◆ PROVIDED ENTRIES
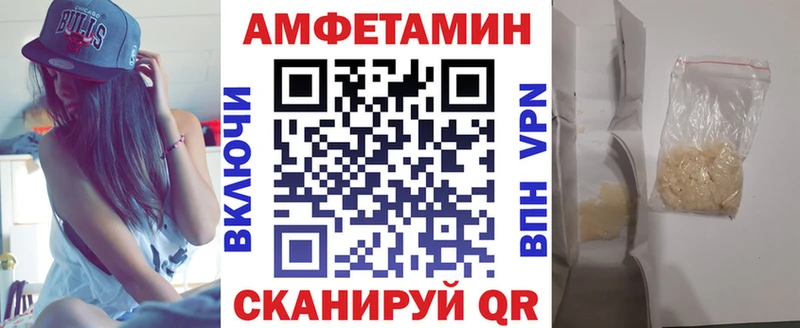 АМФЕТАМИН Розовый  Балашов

==

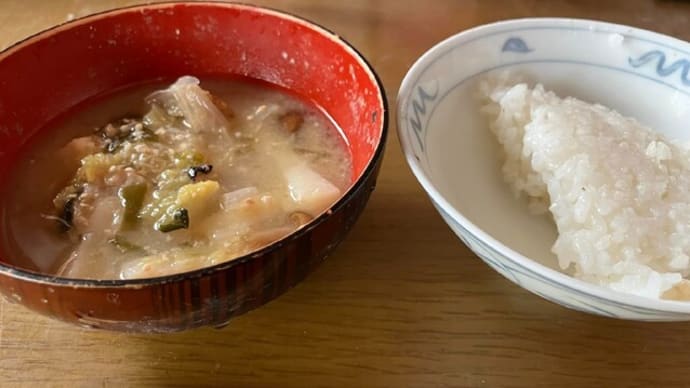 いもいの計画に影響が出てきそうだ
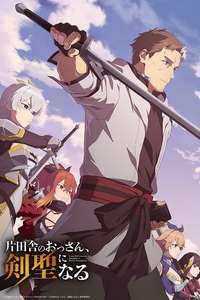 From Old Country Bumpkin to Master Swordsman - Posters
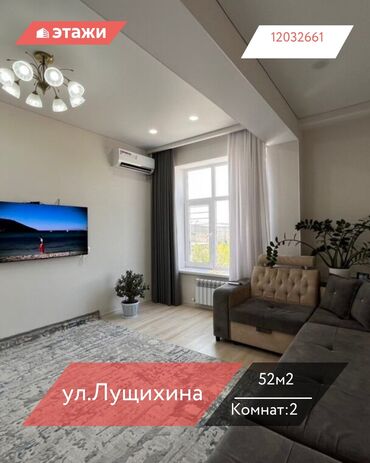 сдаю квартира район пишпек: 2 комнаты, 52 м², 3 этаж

---

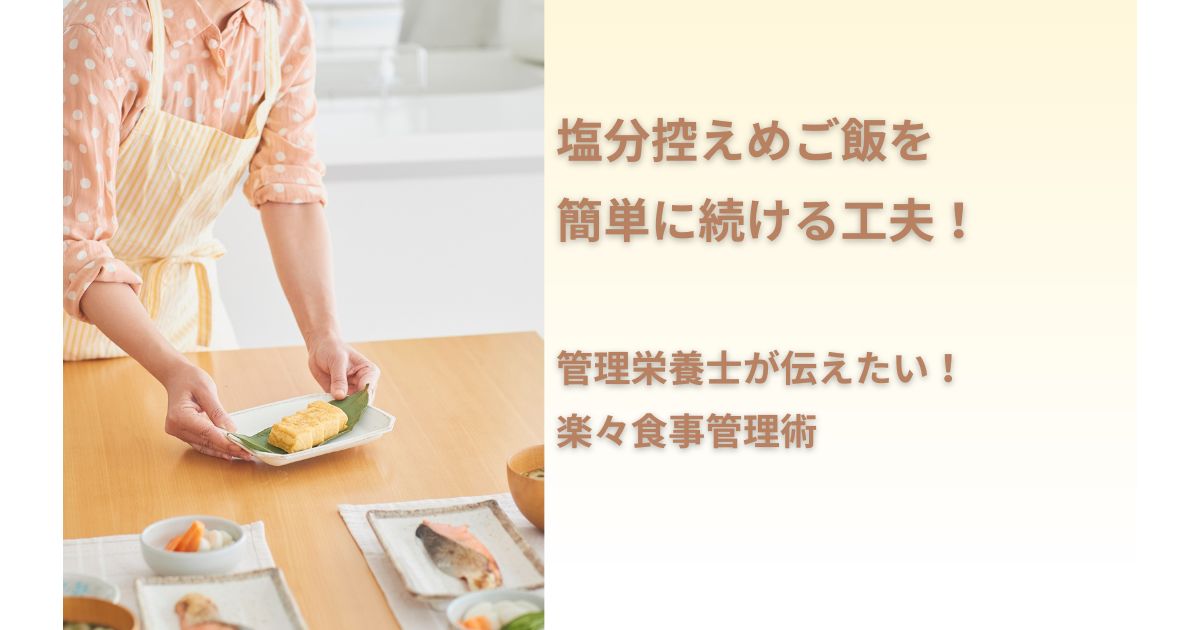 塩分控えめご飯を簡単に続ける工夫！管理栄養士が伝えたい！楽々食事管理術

◆ TASK STATEMENT
Start at the line above containing "いもいの計画に影響が出てきそうだ" and stop at the line containing "сдаю квартира район": print those lines and everything between them exactly, but not the pictures.

◆ OUTPUT FOR THIS TASK
 いもいの計画に影響が出てきそうだ
 From Old Country Bumpkin to Master Swordsman - Posters
 сдаю квартира район пишпек: 2 комнаты, 52 м², 3 этаж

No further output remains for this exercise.